**SUPPLIED TEXT:**

------------------------------------

For as long as I can remember, I have been mindful of the idea that there is a relationship in life on which I am completely missing out. I have amazing friends—and a terrific sister-in-law—but they aren’t siblings. There is not one other person on Earth who was made from the same genetic material I am. Sure, that makes me unique, but that also makes me lonely. There is no one else who grew up in the same household that I did, no one who can laugh over (or commiserate over) experiences with my parents, and there will be no one else who will know what it is like to watch my parents age—or help me care for them as they do.

Because of these feelings, I always knew that I would have more than one child. I ended up having three, and to be honest? I would have more if I could. When my children run in circles around the living room—laughing with gleeful abandon—they are filled with joy, simply from sharing that spontaneous experience with their siblings. I’ve never had that experience, and I never will.

God willing, one day my children will have children of their own. Their siblings will come to their hospital room and hold their brand new babies. My son or my daughters will look into the face of that sweet little bundle, and they will experience that special and unique aunt/uncle love that can only stem from that special and unique brother/sister love that they already share.

Please know that I’m not naïve. I know that not every sibling relationship is the wonderful and amazing one that I imagine in my daydreams. However, a lot of them are. Television shows like Parenthood, Six Feet Under, and countless others as well as any number of movies are rife with siblings and their bonds. You may not notice it—because odds are that you have a sibling and you are a part of that group. As an only child I will never be a part of that circle, so I will be the one over here sobbing over the Bravermans and the Fishers and just how lucky I think they are.

Now, pick up the phone and call your sibling!

1 COMMENT

  1. I so get this. I was an only child then found out I had a half sister, got excited then disappointed when it just didn’t work for us to be friends/sisters.
    Too much history in the way.
    Your kiddos have a gift in each other. Be happy you gave it to them.

------------------------------------

Saved data entries

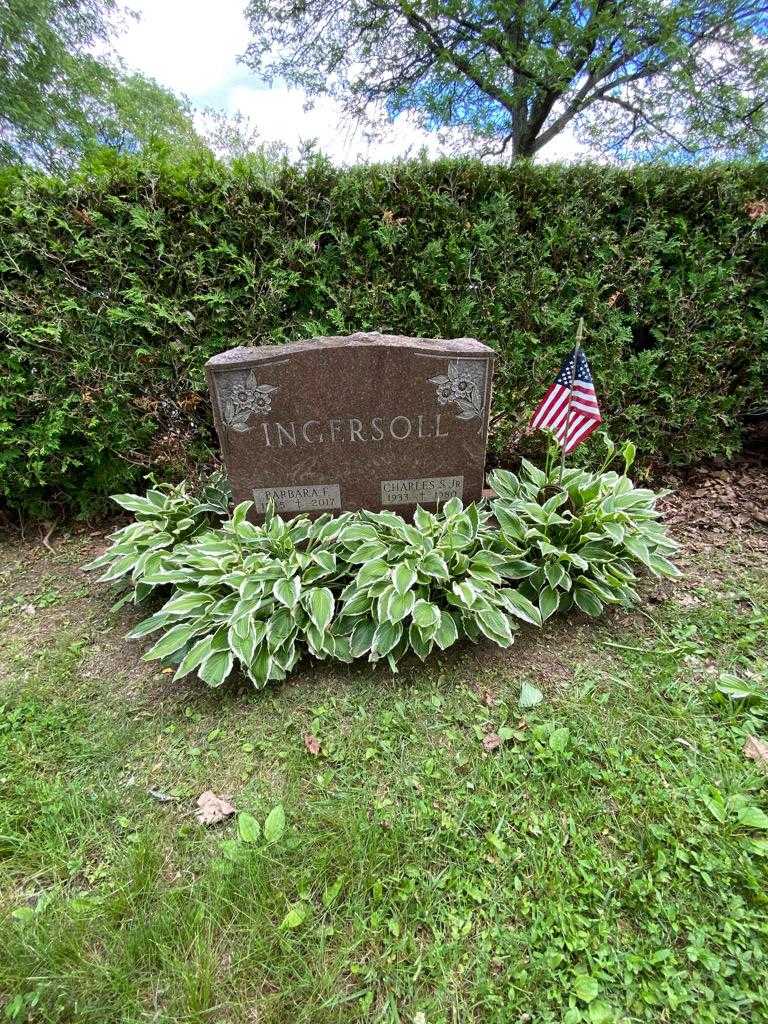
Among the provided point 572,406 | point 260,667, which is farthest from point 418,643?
point 572,406

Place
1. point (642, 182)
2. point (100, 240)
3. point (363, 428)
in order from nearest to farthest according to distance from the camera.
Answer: point (363, 428) < point (100, 240) < point (642, 182)

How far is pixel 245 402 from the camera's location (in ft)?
9.09

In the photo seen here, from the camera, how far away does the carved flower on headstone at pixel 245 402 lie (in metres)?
2.74

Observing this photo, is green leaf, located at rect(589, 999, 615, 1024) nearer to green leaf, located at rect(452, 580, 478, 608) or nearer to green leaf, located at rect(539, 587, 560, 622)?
green leaf, located at rect(452, 580, 478, 608)

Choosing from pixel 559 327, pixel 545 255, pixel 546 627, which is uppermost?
pixel 545 255

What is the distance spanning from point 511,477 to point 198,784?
7.94ft

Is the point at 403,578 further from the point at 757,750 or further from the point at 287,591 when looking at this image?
the point at 757,750

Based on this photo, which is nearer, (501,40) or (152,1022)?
(152,1022)

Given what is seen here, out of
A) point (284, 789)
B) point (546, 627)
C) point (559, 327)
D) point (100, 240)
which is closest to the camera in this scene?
point (284, 789)

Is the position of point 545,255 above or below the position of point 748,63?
below

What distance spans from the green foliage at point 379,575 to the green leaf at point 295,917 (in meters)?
0.94

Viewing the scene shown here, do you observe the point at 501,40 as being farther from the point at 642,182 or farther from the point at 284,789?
the point at 284,789

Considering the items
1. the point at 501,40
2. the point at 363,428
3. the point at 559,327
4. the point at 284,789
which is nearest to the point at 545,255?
the point at 559,327

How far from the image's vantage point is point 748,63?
8508 millimetres
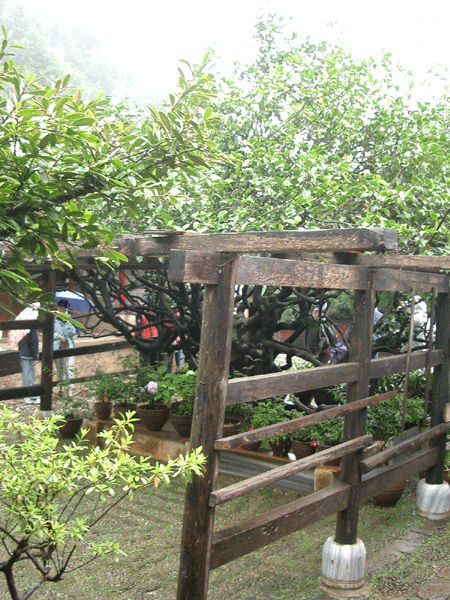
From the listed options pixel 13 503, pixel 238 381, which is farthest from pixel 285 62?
pixel 13 503

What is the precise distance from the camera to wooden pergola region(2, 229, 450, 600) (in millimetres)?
3221

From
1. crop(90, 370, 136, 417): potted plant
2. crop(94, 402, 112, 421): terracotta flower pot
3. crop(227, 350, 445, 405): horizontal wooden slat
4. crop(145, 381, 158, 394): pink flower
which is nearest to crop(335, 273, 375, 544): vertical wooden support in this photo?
crop(227, 350, 445, 405): horizontal wooden slat

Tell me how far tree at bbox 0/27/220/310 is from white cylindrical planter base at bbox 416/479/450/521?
13.7 ft

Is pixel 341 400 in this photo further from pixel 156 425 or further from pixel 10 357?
pixel 10 357

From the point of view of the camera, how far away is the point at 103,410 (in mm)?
7875

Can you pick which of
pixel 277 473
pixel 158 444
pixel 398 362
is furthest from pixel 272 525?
pixel 158 444

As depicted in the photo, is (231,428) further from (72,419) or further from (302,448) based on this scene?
(72,419)

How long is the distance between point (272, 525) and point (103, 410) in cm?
471

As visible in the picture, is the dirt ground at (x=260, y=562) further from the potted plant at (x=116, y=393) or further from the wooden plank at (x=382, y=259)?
the wooden plank at (x=382, y=259)

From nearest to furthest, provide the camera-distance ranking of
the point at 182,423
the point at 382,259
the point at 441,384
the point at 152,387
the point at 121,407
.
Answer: the point at 382,259 → the point at 441,384 → the point at 182,423 → the point at 152,387 → the point at 121,407

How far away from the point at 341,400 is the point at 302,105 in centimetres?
378

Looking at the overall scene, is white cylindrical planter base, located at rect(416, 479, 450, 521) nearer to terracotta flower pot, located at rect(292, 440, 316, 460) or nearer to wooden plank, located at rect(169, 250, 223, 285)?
terracotta flower pot, located at rect(292, 440, 316, 460)

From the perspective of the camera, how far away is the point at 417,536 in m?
5.22

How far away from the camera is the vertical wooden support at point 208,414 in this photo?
10.5 feet
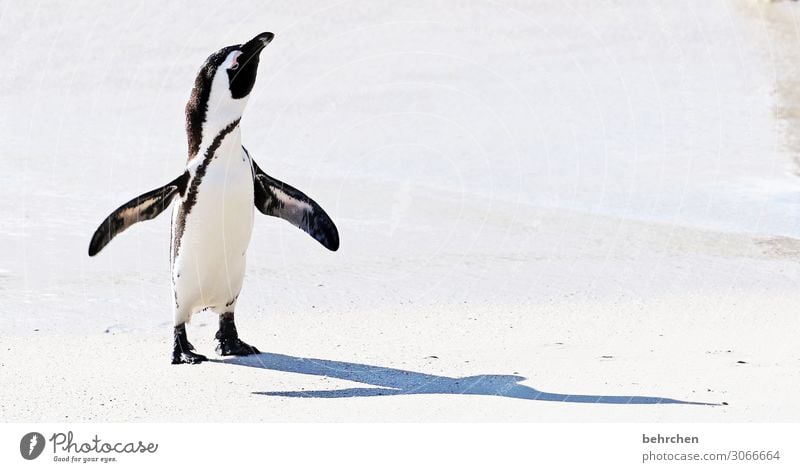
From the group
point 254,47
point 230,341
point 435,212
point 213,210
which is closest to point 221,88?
point 254,47

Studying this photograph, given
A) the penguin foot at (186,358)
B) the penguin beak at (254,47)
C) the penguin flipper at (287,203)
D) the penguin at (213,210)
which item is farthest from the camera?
the penguin flipper at (287,203)

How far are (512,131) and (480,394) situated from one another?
4528 millimetres

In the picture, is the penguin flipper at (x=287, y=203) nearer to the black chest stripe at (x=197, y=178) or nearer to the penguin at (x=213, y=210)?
the penguin at (x=213, y=210)

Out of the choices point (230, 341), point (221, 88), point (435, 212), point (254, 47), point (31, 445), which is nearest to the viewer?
point (31, 445)

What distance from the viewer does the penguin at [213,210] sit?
3.56 metres

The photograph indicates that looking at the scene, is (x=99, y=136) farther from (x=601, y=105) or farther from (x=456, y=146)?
(x=601, y=105)

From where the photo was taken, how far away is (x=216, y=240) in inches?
143

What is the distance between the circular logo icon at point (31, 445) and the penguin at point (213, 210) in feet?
2.73

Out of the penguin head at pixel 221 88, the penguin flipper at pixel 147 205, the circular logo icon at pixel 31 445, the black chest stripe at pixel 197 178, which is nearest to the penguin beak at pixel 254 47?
the penguin head at pixel 221 88

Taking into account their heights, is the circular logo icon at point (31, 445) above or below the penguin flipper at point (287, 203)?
below

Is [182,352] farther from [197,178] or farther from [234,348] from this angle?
[197,178]

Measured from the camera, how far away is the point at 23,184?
6426 mm

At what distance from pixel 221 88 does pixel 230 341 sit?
2.49ft

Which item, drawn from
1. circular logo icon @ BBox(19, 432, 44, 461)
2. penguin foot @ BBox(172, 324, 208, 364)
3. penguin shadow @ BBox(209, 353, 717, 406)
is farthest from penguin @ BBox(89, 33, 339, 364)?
circular logo icon @ BBox(19, 432, 44, 461)
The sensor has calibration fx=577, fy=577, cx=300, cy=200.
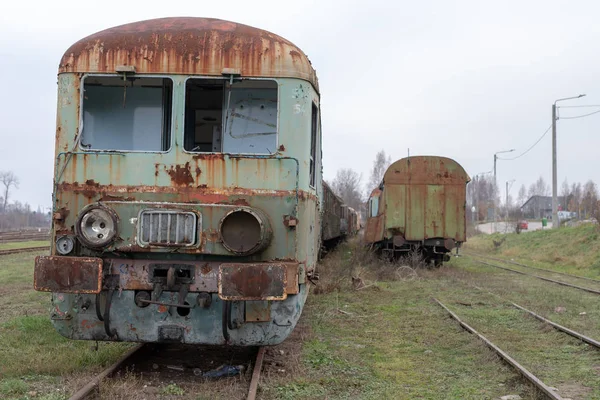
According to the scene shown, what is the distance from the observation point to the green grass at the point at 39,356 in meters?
4.80

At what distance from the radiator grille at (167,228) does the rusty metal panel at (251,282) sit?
0.43m

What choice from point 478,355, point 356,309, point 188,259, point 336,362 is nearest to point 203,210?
point 188,259

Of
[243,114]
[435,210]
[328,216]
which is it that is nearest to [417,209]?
[435,210]

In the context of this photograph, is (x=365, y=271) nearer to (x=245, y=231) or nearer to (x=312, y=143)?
(x=312, y=143)

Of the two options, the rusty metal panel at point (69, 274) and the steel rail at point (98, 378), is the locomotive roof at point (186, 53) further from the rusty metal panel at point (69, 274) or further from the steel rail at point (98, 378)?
the steel rail at point (98, 378)

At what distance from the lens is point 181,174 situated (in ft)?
16.7

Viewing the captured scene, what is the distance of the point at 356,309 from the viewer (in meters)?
9.95

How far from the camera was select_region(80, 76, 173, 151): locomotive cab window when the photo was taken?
534cm

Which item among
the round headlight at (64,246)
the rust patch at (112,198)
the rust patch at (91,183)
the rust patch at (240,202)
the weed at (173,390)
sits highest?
the rust patch at (91,183)

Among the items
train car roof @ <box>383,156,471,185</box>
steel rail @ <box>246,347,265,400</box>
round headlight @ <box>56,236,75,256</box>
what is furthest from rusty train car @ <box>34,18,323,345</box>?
train car roof @ <box>383,156,471,185</box>

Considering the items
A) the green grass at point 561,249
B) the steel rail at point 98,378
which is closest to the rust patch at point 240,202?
the steel rail at point 98,378

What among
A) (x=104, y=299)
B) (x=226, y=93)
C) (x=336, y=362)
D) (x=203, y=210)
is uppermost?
(x=226, y=93)

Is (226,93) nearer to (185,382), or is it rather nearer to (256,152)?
(256,152)

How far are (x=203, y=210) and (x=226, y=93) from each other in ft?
3.81
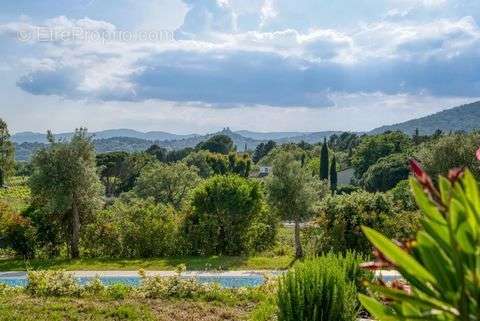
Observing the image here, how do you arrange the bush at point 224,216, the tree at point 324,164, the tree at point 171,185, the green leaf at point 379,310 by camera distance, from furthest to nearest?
the tree at point 324,164 → the tree at point 171,185 → the bush at point 224,216 → the green leaf at point 379,310

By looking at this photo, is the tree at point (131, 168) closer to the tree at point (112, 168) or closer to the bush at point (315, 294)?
the tree at point (112, 168)

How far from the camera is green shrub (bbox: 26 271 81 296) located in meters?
10.4

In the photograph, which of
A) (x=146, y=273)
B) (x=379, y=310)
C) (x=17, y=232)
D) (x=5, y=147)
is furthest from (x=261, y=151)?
(x=379, y=310)

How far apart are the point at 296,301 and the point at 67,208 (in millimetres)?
16322

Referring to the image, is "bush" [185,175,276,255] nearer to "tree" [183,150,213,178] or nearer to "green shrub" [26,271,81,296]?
"green shrub" [26,271,81,296]

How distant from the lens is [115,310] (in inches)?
336

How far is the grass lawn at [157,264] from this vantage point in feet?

------------------------------------

**ABOUT THIS TASK:**
In the essay about being an only child, how many children did the writer end up having? These rows come from a separate source, not from the essay.

**EXPECTED OUTPUT:**
Three.